Don Quixote retracts his request that Sancho keep quiet. Sancho asks why he had made such a fuss about a fictional queen with a man he knew to be somewhat insane, and Quixote explains that it’s a knight’s duty to defend all honorable women against all kinds of people. He tells Sancho not to string together so many absurd proverbs; he also explains that everything he does is sensible because it accords with the laws of chivalry.
In the beginning, Sancho is quite respectful and submissive with Quixote, who is more noble and more learned. But gradually Sancho has learned to argue with Quixote, to hold his own in debates. Although he is illiterate, he can recite an apparently infinite list of proverbs. These proverbs are a form of shared, oral wisdom – wisdom available to people of all classes.
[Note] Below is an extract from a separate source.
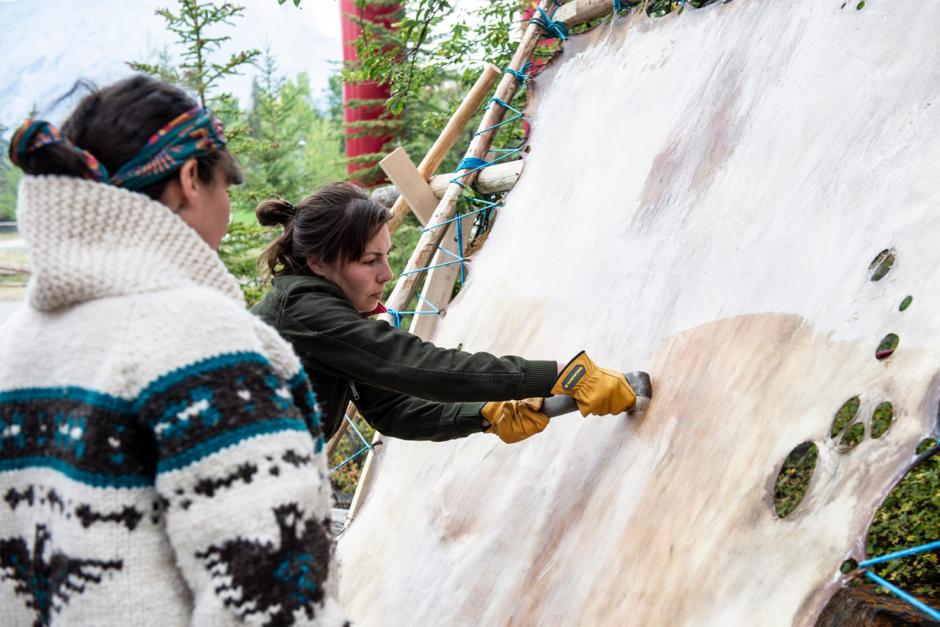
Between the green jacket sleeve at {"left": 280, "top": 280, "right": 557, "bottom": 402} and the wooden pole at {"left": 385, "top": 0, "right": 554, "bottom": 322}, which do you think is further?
the wooden pole at {"left": 385, "top": 0, "right": 554, "bottom": 322}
As in many other arts and professions, explains Quixote, greatness in knight-errantry is achieved by imitation. For this reason, he will imitate Amadis of Gaul in secluding himself and acting insane in honor of his beloved. It’s even more impressive, he says, to go mad without any particular reason. In the meantime, Sancho must deliver Dulcinea a letter in verse. Sancho complains that sometimes knight-errantry seems like a bunch of lies, but Quixote angrily explains that enchanters are making everything related to knight-errantry look like mirage and folly out of spite.
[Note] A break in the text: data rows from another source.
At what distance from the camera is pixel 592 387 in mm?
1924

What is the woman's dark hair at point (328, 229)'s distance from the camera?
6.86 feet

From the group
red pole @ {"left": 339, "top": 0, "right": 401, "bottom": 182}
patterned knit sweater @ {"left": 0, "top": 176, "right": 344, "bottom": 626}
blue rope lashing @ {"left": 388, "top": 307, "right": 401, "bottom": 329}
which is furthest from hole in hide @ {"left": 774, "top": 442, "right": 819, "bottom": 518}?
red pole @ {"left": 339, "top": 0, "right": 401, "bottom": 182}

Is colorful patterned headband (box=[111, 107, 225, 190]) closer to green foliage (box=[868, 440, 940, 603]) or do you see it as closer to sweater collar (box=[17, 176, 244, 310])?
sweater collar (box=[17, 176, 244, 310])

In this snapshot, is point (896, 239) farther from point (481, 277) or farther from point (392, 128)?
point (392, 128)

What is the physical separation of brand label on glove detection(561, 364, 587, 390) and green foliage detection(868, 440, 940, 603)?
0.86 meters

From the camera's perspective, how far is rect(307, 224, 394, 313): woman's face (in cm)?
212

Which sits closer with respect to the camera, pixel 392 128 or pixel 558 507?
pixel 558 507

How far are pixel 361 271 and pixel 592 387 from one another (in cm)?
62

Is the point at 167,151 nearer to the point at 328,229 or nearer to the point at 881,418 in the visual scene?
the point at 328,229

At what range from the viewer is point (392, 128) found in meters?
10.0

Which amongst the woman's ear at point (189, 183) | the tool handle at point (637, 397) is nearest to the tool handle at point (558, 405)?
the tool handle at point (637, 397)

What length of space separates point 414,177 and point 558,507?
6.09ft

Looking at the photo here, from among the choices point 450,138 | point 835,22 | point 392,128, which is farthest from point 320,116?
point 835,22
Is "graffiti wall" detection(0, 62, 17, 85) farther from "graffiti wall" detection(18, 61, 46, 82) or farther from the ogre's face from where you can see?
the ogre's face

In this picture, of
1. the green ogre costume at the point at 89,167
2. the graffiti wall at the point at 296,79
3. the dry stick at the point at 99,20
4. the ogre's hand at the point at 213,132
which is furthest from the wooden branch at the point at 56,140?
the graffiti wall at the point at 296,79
Here Cervantes engages ideas of authenticity and originality. Quixote believes in a chivalrous world of clear, essential values, solid first principles. But Cervantes’ novel abounds in imitations - copies of some authentic, original principle. This chain of copies recedes backward in time, but the farther you follow the chain, the more copies you find. The original, the authentic, is not there.
By chance, the murderer Ginés de Pasamonte happens to pass by the spot in the wild sierras where Sancho and Quixote have chosen to spend the night, and he quietly steals Sancho’s donkey. Sancho is so grief-stricken in the morning that Quixote promises to give him three of his five donkeys when they return to the village. They keep walking and soon Don Quixote picks a mountain, where he strips and begins lamenting to the skies about Dulcinea; Sancho watches closely to report in detail to Dulcinea.
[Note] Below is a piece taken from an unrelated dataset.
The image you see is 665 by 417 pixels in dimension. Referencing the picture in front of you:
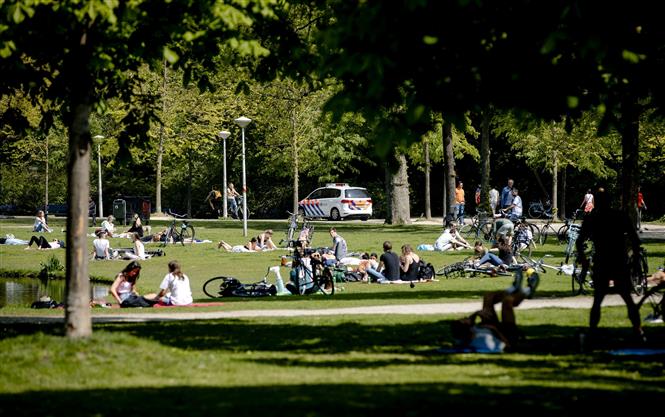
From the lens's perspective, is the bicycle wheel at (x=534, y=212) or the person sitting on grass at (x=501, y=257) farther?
the bicycle wheel at (x=534, y=212)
Quixote, who is actually insane, is also imitating insanity. His real madness can be described as a habit of imitating chivalry stories. So Quixote, a person who is insane because he imitates stories, is pretending to be insane by imitating a story. His real insanity and his pretend insanity are mirror images.
Don Quixote rips some paper from Cardenio’s notebook to write a letter to Dulcinea and a warrant for three donkeys for Sancho; he asks Sancho to have the letter copied out on fine paper and to sign it himself, and it won’t matter that the handwritings are different because Dulcinea can’t read – she was brought up in seclusion by her parents Lorenzo Corchuelo and Aldonza Nogales. Sancho realizes that Dulcinea is a peasant girl named Aldonza Lorenzo. Sancho says she is strong, loud, and merry, not at all a princess; but Quixote explains that for his purposes she’s just as good as a princess. Most poets invent their beloveds to have something to write about; so Quixote just imagines Dulcinea is as he wishes her to be, and therefore she is magnificent and unequalled. Sancho takes the letter and the warrant and leaves to find Dulcinea.
Throughout the novel, it is often unclear whether or not Dulcinea is real, and her reality seems to change as the book progresses. Here, Dulcinea is both real and imaginary – she is both the windmill and the giant. That is to say, she is half Aldonza Lorenzo, a rowdy peasant girl from a neighboring village, and half Dulcinea, a composite of imaginary qualities. She exists both in the world of the novel and in Quixote’s imagination. For Quixote, the true Dulcinea is as she should be or might be - as he wishes her to be.